= SET TASK =
Format the records below as a JSON list of strings, with one string per line and blank lines left out. Leave the pictures out of the list.

-- DATA ENTRIES start --

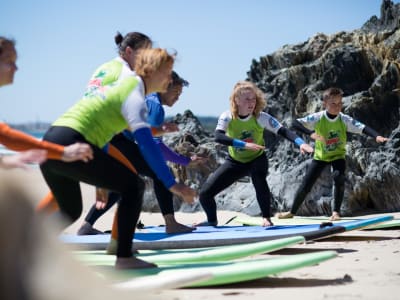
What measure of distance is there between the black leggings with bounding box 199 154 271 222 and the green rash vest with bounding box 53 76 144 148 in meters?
3.13

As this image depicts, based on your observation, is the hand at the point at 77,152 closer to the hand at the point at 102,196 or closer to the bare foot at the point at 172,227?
the hand at the point at 102,196

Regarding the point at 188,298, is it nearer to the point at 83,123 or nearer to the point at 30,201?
the point at 83,123

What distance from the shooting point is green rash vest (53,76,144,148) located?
155 inches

-- DATA ENTRIES end --

= SOLUTION TO THE PROBLEM =
[
  "What measure of distance is there between the black leggings with bounding box 199 154 271 222 and the green rash vest with bounding box 53 76 144 148 in meters?",
  "3.13",
  "As this image depicts, based on your observation, is the hand at the point at 77,152 closer to the hand at the point at 102,196 or closer to the bare foot at the point at 172,227?",
  "the hand at the point at 102,196",
  "Regarding the point at 188,298, is it nearer to the point at 83,123 or nearer to the point at 30,201?",
  "the point at 83,123",
  "What distance from the shooting point is green rash vest (53,76,144,148) located?",
  "155 inches"
]